Note

Go to the end to download the full example code. or to run this example in your browser via Binder

比较 BIRCH 和 MiniBatchKMeans#

本示例比较了 BIRCH（有全局聚类步骤和无全局聚类步骤）和 MiniBatchKMeans 在一个具有 25,000 个样本和 2 个特征的合成数据集上的时间表现，该数据集使用 make_blobs 生成。

MiniBatchKMeans 和 BIRCH 都是非常可扩展的算法，可以高效地处理数十万甚至数百万的数据点。我们选择限制此示例的数据集大小，以保持我们的持续集成资源使用在合理范围内，但感兴趣的读者可以编辑此脚本，以更大的 n_samples 值重新运行它。

如果 n_clusters 设置为 None，数据将从 25,000 个样本减少到 158 个聚类。这可以视为最终（全局）聚类步骤之前的预处理步骤，该步骤将这 158 个聚类进一步减少到 100 个聚类。

BIRCH without global clustering, BIRCH with global clustering, MiniBatchKMeans

BIRCH without global clustering as the final step took 0.22 seconds
n_clusters : 158
BIRCH with global clustering as the final step took 0.21 seconds
n_clusters : 100
Time taken to run MiniBatchKMeans 0.19 seconds

# 作者：scikit-learn 开发者
# SPDX-License-Identifier: BSD-3-Clause

from itertools import cycle
from time import time

import matplotlib.colors as colors
import matplotlib.pyplot as plt
import numpy as np
from joblib import cpu_count

from sklearn.cluster import Birch, MiniBatchKMeans
from sklearn.datasets import make_blobs

# 生成斑点的中心，使其形成一个10 X 10的网格。
xx = np.linspace(-22, 22, 10)
yy = np.linspace(-22, 22, 10)
xx, yy = np.meshgrid(xx, yy)
n_centers = np.hstack((np.ravel(xx)[:, np.newaxis], np.ravel(yy)[:, np.newaxis]))

# 生成斑点以比较 MiniBatchKMeans 和 BIRCH。
X, y = make_blobs(n_samples=25000, centers=n_centers, random_state=0)

# 使用 matplotlib 默认提供的所有颜色。
colors_ = cycle(colors.cnames.keys())

fig = plt.figure(figsize=(12, 4))
fig.subplots_adjust(left=0.04, right=0.98, bottom=0.1, top=0.9)

# 计算使用BIRCH算法的聚类结果（包括和不包括最终聚类步骤），并绘制图表。
birch_models = [
    Birch(threshold=1.7, n_clusters=None),
    Birch(threshold=1.7, n_clusters=100),
]
final_step = ["without global clustering", "with global clustering"]

for ind, (birch_model, info) in enumerate(zip(birch_models, final_step)):
    t = time()
    birch_model.fit(X)
    print("BIRCH %s as the final step took %0.2f seconds" % (info, (time() - t)))

    # Plot result
    labels = birch_model.labels_
    centroids = birch_model.subcluster_centers_
    n_clusters = np.unique(labels).size
    print("n_clusters : %d" % n_clusters)

    ax = fig.add_subplot(1, 3, ind + 1)

所给数据 ::
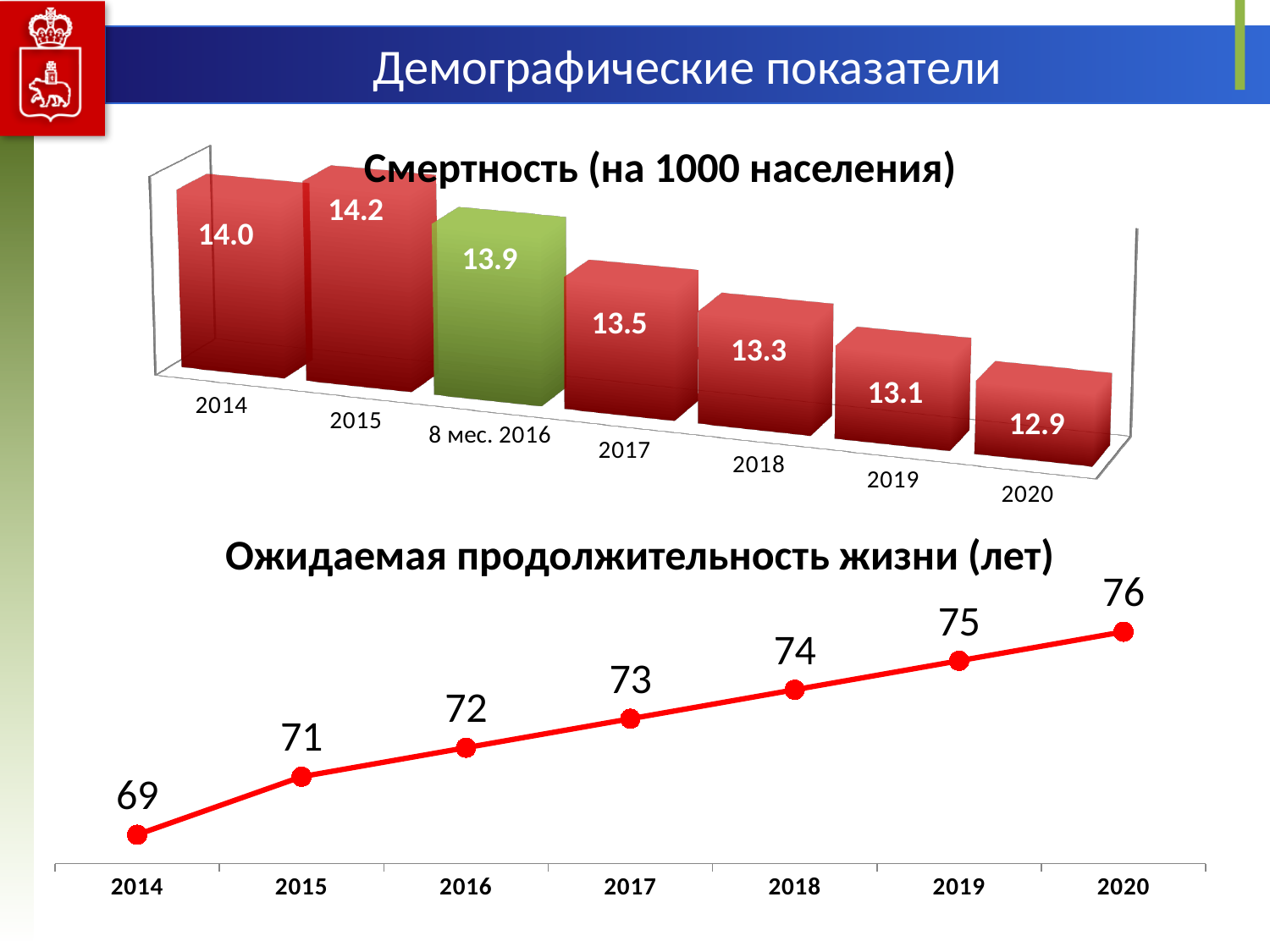
In the chart titled 'Ожидаемая продолжительность жизни (лет)', do the values rise or fall from 2014 to 2020? rise In the chart titled 'Ожидаемая продолжительность жизни (лет)', what is the value for 2018? 74 In the chart titled 'Смертность (на 1000 населения)', which category has the highest value? 2015 In the chart titled 'Смертность (на 1000 населения)', which bar is coloured green rather than red? 8 мес. 2016 In the chart titled 'Смертность (на 1000 населения)', what is the value for '8 мес. 2016'? 13.9 In the chart titled 'Ожидаемая продолжительность жизни (лет)', what kind of chart is it? line chart In the chart titled 'Ожидаемая продолжительность жизни (лет)', what is the value for 2014? 69 In the chart titled 'Ожидаемая продолжительность жизни (лет)', what is the difference between the values for 2020 and 2014? 7 In the chart titled 'Смертность (на 1000 населения)', which category has the lowest value? 2020 In the chart titled 'Смертность (на 1000 населения)', how many bars are shown? 7 In the chart titled 'Смертность (на 1000 населения)', what is the difference between the values for 2015 and 2020? 1.3 In the chart titled 'Смертность (на 1000 населения)', what is the value for 2014? 14.0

完成以下任务 ::
A. 请指出阅读节选中用于比较的合成数据集包含多少个样本和多少个特征。
B. 请输出阅读节选中以“xx = np.linspace(-22, 22, 10)”开头、以“make_blobs(n_samples=25000, centers=n_centers, random_state=0)”结尾的原文。

参考答案 ::
A. 25,000 个样本和 2 个特征。

B.
xx = np.linspace(-22, 22, 10)
yy = np.linspace(-22, 22, 10)
xx, yy = np.meshgrid(xx, yy)
n_centers = np.hstack((np.ravel(xx)[:, np.newaxis], np.ravel(yy)[:, np.newaxis]))

# 生成斑点以比较 MiniBatchKMeans 和 BIRCH。
X, y = make_blobs(n_samples=25000, centers=n_centers, random_state=0)